◆ **EXERCISE**
Copy all the entries word for word, but omit the pictures.

--- begin DATA RECORDS ---

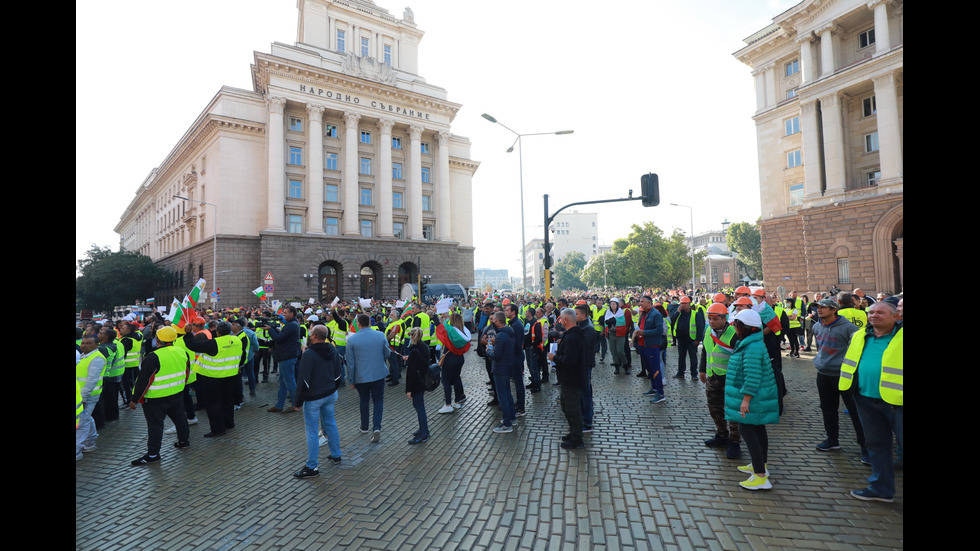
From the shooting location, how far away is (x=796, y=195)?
3328 centimetres

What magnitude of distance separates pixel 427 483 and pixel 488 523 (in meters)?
1.18

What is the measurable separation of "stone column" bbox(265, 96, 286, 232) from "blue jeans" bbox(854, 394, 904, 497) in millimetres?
37747

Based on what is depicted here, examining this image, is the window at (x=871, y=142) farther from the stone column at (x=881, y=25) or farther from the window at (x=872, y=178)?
the stone column at (x=881, y=25)

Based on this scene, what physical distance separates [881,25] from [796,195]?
1121cm

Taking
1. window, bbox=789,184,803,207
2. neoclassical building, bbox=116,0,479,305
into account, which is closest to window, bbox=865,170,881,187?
window, bbox=789,184,803,207

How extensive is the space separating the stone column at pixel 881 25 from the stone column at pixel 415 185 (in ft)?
110

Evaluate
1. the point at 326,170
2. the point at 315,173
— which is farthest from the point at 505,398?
the point at 326,170

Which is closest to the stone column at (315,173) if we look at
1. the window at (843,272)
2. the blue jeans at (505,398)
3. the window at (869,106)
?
the blue jeans at (505,398)

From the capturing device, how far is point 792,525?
13.2 feet

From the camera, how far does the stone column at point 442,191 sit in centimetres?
4406

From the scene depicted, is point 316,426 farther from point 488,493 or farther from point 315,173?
point 315,173
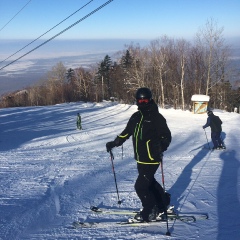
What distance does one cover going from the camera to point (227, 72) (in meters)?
36.1

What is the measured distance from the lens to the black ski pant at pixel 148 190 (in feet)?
13.7

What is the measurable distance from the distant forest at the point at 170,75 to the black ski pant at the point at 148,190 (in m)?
30.6

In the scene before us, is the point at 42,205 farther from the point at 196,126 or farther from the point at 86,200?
the point at 196,126

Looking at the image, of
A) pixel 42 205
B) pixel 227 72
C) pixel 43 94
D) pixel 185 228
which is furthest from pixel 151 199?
pixel 43 94

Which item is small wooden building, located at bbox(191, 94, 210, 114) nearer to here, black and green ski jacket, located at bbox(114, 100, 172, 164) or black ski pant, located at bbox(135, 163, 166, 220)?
black ski pant, located at bbox(135, 163, 166, 220)

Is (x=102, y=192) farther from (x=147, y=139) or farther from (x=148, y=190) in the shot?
(x=147, y=139)

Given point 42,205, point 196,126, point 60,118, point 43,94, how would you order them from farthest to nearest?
point 43,94
point 60,118
point 196,126
point 42,205

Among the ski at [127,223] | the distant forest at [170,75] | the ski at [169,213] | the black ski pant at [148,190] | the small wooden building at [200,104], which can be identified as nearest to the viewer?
the black ski pant at [148,190]

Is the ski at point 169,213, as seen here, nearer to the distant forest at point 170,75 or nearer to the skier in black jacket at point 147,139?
the skier in black jacket at point 147,139

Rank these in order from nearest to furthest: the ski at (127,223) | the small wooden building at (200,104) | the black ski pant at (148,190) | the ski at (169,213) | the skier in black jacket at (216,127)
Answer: the black ski pant at (148,190) < the ski at (127,223) < the ski at (169,213) < the skier in black jacket at (216,127) < the small wooden building at (200,104)

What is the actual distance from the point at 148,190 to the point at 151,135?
83 centimetres

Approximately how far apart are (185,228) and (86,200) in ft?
6.92

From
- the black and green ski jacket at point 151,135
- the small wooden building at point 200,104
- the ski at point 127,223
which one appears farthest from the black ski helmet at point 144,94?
the small wooden building at point 200,104

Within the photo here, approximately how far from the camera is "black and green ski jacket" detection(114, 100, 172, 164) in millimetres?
4043
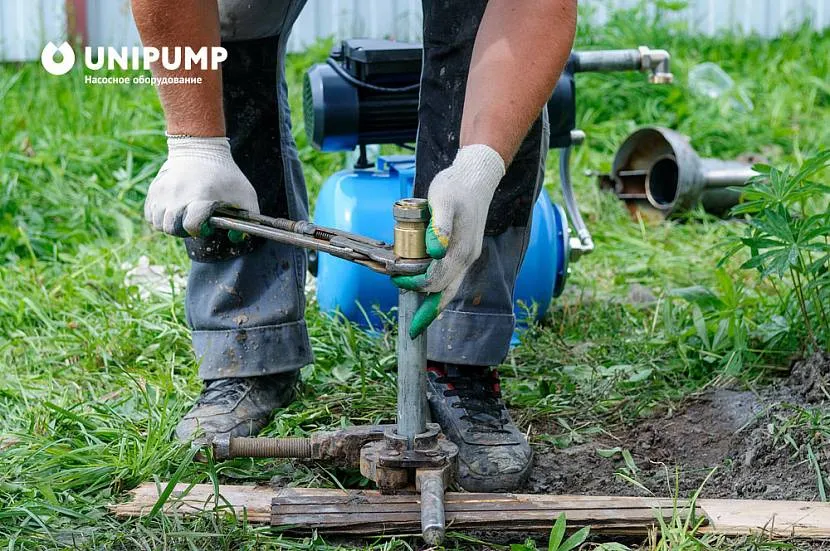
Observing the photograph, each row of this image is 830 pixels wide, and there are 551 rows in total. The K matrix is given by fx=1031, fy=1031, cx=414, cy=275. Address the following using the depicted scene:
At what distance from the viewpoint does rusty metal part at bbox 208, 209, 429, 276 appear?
62.6 inches

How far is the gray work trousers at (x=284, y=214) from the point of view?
1991 mm

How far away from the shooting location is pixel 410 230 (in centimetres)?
158

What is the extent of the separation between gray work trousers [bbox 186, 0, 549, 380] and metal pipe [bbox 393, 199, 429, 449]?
13.4 inches

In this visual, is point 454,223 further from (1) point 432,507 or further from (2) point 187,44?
(2) point 187,44

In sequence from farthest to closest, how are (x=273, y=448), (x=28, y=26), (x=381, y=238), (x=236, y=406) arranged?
(x=28, y=26) < (x=381, y=238) < (x=236, y=406) < (x=273, y=448)

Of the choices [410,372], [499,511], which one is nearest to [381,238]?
[410,372]

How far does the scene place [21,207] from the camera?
3.58 metres

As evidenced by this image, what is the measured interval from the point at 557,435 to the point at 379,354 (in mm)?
532

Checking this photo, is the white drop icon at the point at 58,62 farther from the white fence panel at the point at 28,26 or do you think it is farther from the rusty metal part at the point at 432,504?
the rusty metal part at the point at 432,504

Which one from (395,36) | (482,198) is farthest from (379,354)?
(395,36)

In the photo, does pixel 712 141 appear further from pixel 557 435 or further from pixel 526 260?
pixel 557 435

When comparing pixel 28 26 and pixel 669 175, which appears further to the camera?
pixel 28 26

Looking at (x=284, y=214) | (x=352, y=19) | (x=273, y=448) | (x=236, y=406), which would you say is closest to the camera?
(x=273, y=448)

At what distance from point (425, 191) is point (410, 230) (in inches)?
18.4
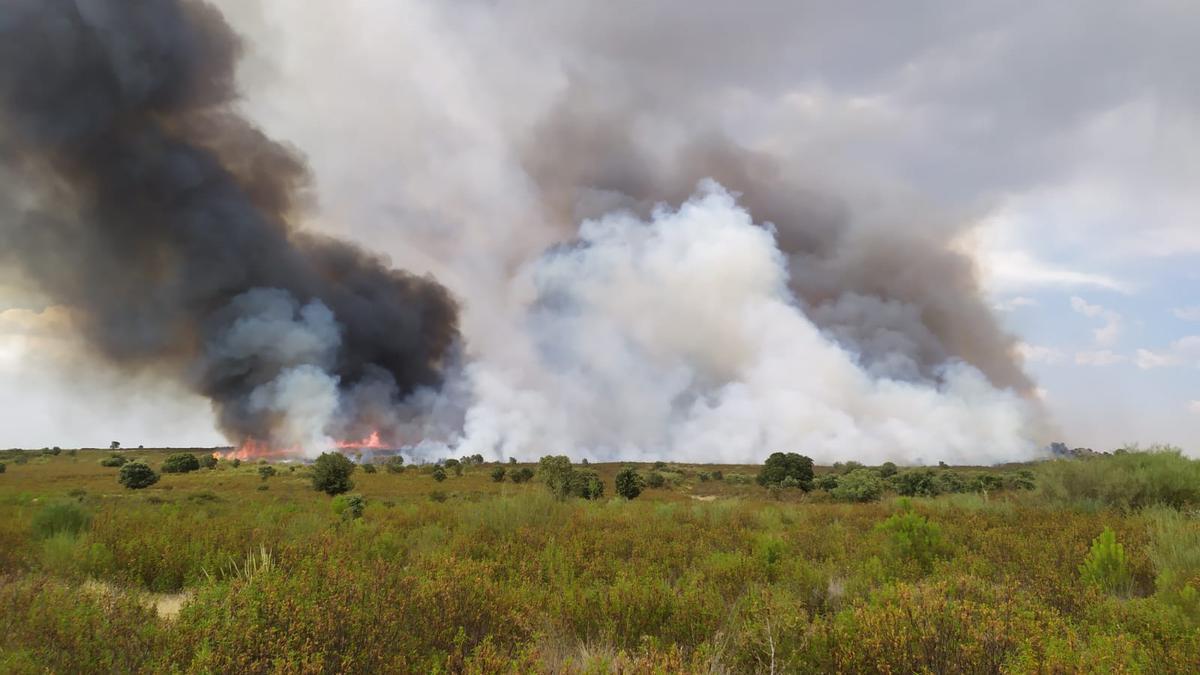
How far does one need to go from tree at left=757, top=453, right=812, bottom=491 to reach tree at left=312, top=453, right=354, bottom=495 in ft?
119

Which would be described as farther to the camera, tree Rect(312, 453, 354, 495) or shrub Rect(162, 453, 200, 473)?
shrub Rect(162, 453, 200, 473)

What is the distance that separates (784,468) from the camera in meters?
49.3

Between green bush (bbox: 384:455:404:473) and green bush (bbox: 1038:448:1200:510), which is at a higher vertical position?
green bush (bbox: 1038:448:1200:510)

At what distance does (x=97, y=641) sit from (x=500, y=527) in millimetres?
7053

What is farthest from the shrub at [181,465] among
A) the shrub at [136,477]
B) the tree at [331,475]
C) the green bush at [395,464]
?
the tree at [331,475]

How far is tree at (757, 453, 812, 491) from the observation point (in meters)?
47.4

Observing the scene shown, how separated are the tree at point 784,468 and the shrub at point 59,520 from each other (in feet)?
151

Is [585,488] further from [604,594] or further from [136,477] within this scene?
[136,477]

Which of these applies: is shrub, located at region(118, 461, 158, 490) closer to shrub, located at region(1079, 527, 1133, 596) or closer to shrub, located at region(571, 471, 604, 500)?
shrub, located at region(571, 471, 604, 500)

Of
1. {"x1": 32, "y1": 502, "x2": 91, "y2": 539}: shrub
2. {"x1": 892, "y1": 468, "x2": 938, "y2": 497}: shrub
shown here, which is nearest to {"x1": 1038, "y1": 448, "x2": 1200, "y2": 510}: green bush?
{"x1": 32, "y1": 502, "x2": 91, "y2": 539}: shrub

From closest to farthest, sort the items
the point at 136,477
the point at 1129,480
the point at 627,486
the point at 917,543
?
the point at 917,543 → the point at 1129,480 → the point at 627,486 → the point at 136,477

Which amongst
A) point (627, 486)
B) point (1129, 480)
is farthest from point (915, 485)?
point (1129, 480)

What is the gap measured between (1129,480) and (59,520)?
2381 centimetres

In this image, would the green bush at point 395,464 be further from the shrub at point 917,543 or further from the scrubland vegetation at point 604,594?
the shrub at point 917,543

--- end DATA RECORDS ---

◆ **THE OUTPUT**
From the shooting location, how far away is (x=796, y=195)?
3328 centimetres

What magnitude of distance separates pixel 427 483 and pixel 488 523 (in meters)?
1.18

What is the measurable separation of "stone column" bbox(265, 96, 286, 232) from "blue jeans" bbox(854, 394, 904, 497) in millimetres?
37747

Based on what is depicted here, examining this image, is the window at (x=871, y=142) farther from the stone column at (x=881, y=25) or farther from the window at (x=872, y=178)?
the stone column at (x=881, y=25)

Based on this scene, what physical distance separates [881,25] from [796,195]?
1121cm

Taking
1. window, bbox=789,184,803,207
2. neoclassical building, bbox=116,0,479,305
into account, which is closest to window, bbox=865,170,881,187?
window, bbox=789,184,803,207

How extensive is the space separating the stone column at pixel 881 25 from the stone column at pixel 415 185 (in ft)?
110

Evaluate
1. the point at 326,170
2. the point at 315,173
— which is farthest from the point at 505,398?
the point at 326,170

Which is closest to the stone column at (315,173) if we look at
1. the window at (843,272)
2. the blue jeans at (505,398)
3. the window at (869,106)
?
the blue jeans at (505,398)

From the capturing device, how far is point 792,525?
13.2 feet

From the camera, how far does the stone column at point 442,191 sit in centimetres?
4406

From the scene depicted, is point 316,426 farther from point 488,493 or farther from point 315,173?
point 315,173
What distance does one cover going from the camera to point (227, 72) (in meters)?
36.1

What is the measured distance from the lens to the black ski pant at pixel 148 190 (in feet)?
13.7

What is the measurable distance from the distant forest at the point at 170,75 to the black ski pant at the point at 148,190 (in m)?
30.6

In the scene before us, is the point at 42,205 farther from the point at 196,126 or farther from the point at 86,200?
the point at 196,126

Looking at the image, of
A) pixel 42 205
B) pixel 227 72
C) pixel 43 94
D) pixel 185 228
which is furthest from pixel 151 199?
pixel 43 94

Which item is small wooden building, located at bbox(191, 94, 210, 114) nearer to here, black and green ski jacket, located at bbox(114, 100, 172, 164) or black ski pant, located at bbox(135, 163, 166, 220)?
black ski pant, located at bbox(135, 163, 166, 220)

Is (x=102, y=192) farther from (x=147, y=139) or farther from (x=148, y=190) in the shot?
(x=147, y=139)

Given point 42,205, point 196,126, point 60,118, point 43,94, how would you order them from farthest to nearest?
point 43,94
point 60,118
point 196,126
point 42,205

Among the ski at [127,223] | the distant forest at [170,75] | the ski at [169,213] | the black ski pant at [148,190] | the small wooden building at [200,104], which can be identified as nearest to the viewer?
the black ski pant at [148,190]

Is the ski at point 169,213, as seen here, nearer to the distant forest at point 170,75 or nearer to the skier in black jacket at point 147,139?
the skier in black jacket at point 147,139

Rank these in order from nearest to furthest: the ski at (127,223) | the small wooden building at (200,104) | the black ski pant at (148,190) | the ski at (169,213) | the skier in black jacket at (216,127)
Answer: the black ski pant at (148,190) < the ski at (127,223) < the ski at (169,213) < the skier in black jacket at (216,127) < the small wooden building at (200,104)

What is the actual distance from the point at 148,190 to the point at 151,135?
83 centimetres

Approximately how far apart are (185,228) and (86,200) in ft?
6.92

From
- the black and green ski jacket at point 151,135
- the small wooden building at point 200,104
- the ski at point 127,223
which one appears farthest from the black ski helmet at point 144,94?
the small wooden building at point 200,104

Within the photo here, approximately how far from the camera is "black and green ski jacket" detection(114, 100, 172, 164) in millimetres?
4043
Observing the photograph, each row of this image is 830 pixels wide, and there are 551 rows in total. The K matrix is given by fx=1031, fy=1031, cx=414, cy=275. Address the following using the depicted scene:
At what distance from the viewpoint does rusty metal part at bbox 208, 209, 429, 276 appear?
62.6 inches

How far is the gray work trousers at (x=284, y=214) from the point of view?
1991 mm

How far away from the shooting location is pixel 410 230 (in centimetres)?
158

What is the extent of the separation between gray work trousers [bbox 186, 0, 549, 380] and metal pipe [bbox 393, 199, 429, 449]?
13.4 inches

In this visual, is point 454,223 further from (1) point 432,507 or further from (2) point 187,44?
(2) point 187,44

In sequence from farthest to closest, how are (x=273, y=448), (x=28, y=26), (x=381, y=238), (x=236, y=406) arranged?
(x=28, y=26) < (x=381, y=238) < (x=236, y=406) < (x=273, y=448)

Of the choices [410,372], [499,511], which one is nearest to [381,238]?
[410,372]

How far does the scene place [21,207] from the camera?
3.58 metres

As evidenced by this image, what is the measured interval from the point at 557,435 to the point at 379,354 (in mm)?
532

Checking this photo, is the white drop icon at the point at 58,62 farther from the white fence panel at the point at 28,26 or do you think it is farther from the rusty metal part at the point at 432,504?
the rusty metal part at the point at 432,504

Which one from (395,36) | (482,198) is farthest from (379,354)?
(395,36)

In the photo, does pixel 712 141 appear further from pixel 557 435 or further from pixel 526 260?
pixel 557 435

When comparing pixel 28 26 and pixel 669 175, which appears further to the camera?
pixel 28 26

Looking at (x=284, y=214) | (x=352, y=19) | (x=273, y=448) | (x=236, y=406), which would you say is closest to the camera?
(x=273, y=448)

At what distance from point (425, 191) is point (410, 230) (in inches)?
18.4
How far does one need to go from tree at left=757, top=453, right=812, bottom=491 to reach tree at left=312, top=453, right=354, bottom=495 in ft?
119

Which would be described as farther to the camera, tree Rect(312, 453, 354, 495) or shrub Rect(162, 453, 200, 473)?
shrub Rect(162, 453, 200, 473)

What is the distance that separates (784,468) from the camera in meters?
49.3

Between green bush (bbox: 384:455:404:473) and green bush (bbox: 1038:448:1200:510), which is at a higher vertical position?
green bush (bbox: 1038:448:1200:510)

At what distance does (x=97, y=641) sit from (x=500, y=527) in millimetres?
7053

What is farthest from the shrub at [181,465] among
A) the shrub at [136,477]
B) the tree at [331,475]
C) the green bush at [395,464]
?
the tree at [331,475]

How far is tree at (757, 453, 812, 491) from the observation point (in meters)?
47.4

Observing the scene shown, how separated are the tree at point 784,468 and the shrub at point 59,520 from each other (in feet)?
151

Is [585,488] further from [604,594] or further from [136,477] within this scene?
[136,477]

Which of these applies: is shrub, located at region(118, 461, 158, 490) closer to shrub, located at region(1079, 527, 1133, 596) or closer to shrub, located at region(571, 471, 604, 500)?
shrub, located at region(571, 471, 604, 500)

Of
1. {"x1": 32, "y1": 502, "x2": 91, "y2": 539}: shrub
2. {"x1": 892, "y1": 468, "x2": 938, "y2": 497}: shrub
shown here, which is nearest to {"x1": 1038, "y1": 448, "x2": 1200, "y2": 510}: green bush?
{"x1": 32, "y1": 502, "x2": 91, "y2": 539}: shrub

From closest to farthest, sort the items
the point at 136,477
the point at 1129,480
the point at 627,486
the point at 917,543
?
the point at 917,543 → the point at 1129,480 → the point at 627,486 → the point at 136,477

Which amongst
A) point (627, 486)
B) point (1129, 480)
is farthest from point (915, 485)?
point (1129, 480)

What is the gap measured between (1129,480) and (59,520)?
2381 centimetres

In this image, would the green bush at point 395,464 be further from the shrub at point 917,543 or further from the scrubland vegetation at point 604,594?
the shrub at point 917,543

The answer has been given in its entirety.